La alimentación es algo muy importante y que no hay que descuidar durante el embarazo, mamá siempre lo dice y lo tiene presente. Hay que cuidarse y sobre todo, elegir productos altos en vitaminas y minerales indispensables para el crecimiento del bebé dentro de la barriga de mamá. Por eso, en esta entrada, vamos a ver algunos alimentos más recomendados, otros prohibidos y algunos tips que seguimos en casa.

 

Alimentos recomendados:

Aquellos alimentos que nos aporten ácido fólico para prevenir defectos en el desarrollo del embrión, hierro para el desarrollo y crecimiento y evitar la anemia del embarazo, yodo, entre otros, serán los mejores aliados.

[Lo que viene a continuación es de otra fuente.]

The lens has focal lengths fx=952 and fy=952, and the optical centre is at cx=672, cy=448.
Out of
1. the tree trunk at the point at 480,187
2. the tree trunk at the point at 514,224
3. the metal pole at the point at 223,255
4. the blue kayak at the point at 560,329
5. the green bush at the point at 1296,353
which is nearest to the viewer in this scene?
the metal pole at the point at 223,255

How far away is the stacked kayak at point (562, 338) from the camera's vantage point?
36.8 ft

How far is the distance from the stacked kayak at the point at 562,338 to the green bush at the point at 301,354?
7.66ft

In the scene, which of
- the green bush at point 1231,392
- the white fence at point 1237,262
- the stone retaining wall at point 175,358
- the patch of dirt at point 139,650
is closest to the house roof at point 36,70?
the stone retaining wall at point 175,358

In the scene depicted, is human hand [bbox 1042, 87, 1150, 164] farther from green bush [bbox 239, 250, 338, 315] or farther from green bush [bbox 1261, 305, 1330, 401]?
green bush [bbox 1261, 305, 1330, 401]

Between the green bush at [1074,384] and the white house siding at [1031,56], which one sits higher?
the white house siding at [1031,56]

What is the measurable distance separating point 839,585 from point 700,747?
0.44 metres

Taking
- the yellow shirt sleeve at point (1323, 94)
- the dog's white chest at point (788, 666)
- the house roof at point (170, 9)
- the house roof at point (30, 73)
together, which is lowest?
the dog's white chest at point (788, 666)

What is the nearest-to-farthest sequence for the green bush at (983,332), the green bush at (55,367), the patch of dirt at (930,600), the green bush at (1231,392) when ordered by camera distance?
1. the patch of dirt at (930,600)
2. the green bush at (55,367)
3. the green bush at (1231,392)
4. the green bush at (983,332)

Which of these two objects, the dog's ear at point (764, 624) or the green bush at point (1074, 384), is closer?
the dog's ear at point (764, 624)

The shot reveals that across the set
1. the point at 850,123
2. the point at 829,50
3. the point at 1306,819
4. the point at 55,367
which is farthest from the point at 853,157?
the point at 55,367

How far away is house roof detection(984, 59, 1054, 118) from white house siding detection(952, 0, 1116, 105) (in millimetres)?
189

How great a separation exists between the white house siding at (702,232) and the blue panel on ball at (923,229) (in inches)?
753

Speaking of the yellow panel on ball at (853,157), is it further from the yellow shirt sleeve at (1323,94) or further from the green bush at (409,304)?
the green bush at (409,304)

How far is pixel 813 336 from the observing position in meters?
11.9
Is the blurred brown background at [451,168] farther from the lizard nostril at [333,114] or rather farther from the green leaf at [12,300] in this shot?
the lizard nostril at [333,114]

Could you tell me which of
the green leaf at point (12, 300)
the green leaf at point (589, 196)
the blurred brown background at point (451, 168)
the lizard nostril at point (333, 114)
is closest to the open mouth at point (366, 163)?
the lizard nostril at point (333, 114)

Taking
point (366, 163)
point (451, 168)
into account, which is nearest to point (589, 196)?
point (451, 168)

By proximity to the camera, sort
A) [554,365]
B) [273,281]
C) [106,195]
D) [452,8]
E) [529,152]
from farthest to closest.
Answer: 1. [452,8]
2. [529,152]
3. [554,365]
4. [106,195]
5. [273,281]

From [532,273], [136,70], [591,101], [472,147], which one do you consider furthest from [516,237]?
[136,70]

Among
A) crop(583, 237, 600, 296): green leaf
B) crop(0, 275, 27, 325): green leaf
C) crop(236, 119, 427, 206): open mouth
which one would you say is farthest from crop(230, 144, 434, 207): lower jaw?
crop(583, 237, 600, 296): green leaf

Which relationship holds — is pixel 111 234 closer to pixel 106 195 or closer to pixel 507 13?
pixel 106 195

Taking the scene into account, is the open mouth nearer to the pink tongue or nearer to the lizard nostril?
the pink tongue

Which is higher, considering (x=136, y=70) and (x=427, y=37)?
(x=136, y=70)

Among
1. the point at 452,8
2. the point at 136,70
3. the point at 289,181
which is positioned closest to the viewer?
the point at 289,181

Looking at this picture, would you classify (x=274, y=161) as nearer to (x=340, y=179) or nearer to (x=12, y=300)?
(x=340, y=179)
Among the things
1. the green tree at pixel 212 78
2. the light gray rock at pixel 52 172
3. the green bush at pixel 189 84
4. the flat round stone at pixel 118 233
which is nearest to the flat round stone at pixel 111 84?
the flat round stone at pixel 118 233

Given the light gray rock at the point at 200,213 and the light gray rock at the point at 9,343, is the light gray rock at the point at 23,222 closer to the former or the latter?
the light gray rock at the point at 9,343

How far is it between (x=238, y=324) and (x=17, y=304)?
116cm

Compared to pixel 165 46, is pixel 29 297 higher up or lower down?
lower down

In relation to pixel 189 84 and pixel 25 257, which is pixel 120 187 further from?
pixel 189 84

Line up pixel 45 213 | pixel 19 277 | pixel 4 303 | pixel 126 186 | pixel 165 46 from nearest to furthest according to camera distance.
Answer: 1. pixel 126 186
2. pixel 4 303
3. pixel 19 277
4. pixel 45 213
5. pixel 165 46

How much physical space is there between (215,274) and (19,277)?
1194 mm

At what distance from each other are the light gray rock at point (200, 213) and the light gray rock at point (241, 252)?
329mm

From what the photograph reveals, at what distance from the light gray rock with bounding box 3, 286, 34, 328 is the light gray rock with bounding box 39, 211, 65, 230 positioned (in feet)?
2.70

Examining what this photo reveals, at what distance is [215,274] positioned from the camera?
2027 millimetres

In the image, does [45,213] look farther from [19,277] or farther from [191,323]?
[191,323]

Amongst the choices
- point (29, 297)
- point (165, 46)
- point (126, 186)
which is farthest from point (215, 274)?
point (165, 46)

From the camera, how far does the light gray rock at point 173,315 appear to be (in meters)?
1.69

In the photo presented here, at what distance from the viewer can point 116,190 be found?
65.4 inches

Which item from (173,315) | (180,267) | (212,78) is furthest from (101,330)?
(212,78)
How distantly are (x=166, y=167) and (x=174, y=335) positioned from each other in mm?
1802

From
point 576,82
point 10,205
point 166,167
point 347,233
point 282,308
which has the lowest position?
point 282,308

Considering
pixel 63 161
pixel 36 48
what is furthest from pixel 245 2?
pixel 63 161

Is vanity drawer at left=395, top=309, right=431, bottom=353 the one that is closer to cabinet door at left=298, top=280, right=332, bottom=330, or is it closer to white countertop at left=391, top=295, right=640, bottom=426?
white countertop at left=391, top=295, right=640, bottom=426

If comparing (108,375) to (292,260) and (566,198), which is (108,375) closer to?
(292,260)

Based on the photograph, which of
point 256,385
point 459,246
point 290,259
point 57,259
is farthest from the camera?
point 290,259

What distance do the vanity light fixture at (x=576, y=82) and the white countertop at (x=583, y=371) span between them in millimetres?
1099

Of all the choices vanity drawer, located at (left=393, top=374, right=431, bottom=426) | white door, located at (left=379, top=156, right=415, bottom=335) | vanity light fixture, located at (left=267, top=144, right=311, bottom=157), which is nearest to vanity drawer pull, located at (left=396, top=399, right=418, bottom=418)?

  • Alimentos ricos en ácido fólico: verduras de hoja verde, como la rúcula, las espinacas, la endibia, la lechuga, los berros, las acelgas o la col, las legumbres, como las judías, los garbanzos, la soja y los guisantes, el aguacate, la naranja, el plátano, el melón, la castaña, la nuez, la avellana, la almendra, los cereales integrales,
  • Alimentos ricos en hierro: frutos secos, legumbres, vegetales verdes, moluscos, cereales, carne y pescado.
  • Alimentos ricos en yodo: verduras de hoja verde, arroz, nueces, lentejas, carne de res, cerdo, ternera, trigo, higos, limón, tomates, queso, manzana, dátiles, pan, moras, piña, leche, huevos, ajo.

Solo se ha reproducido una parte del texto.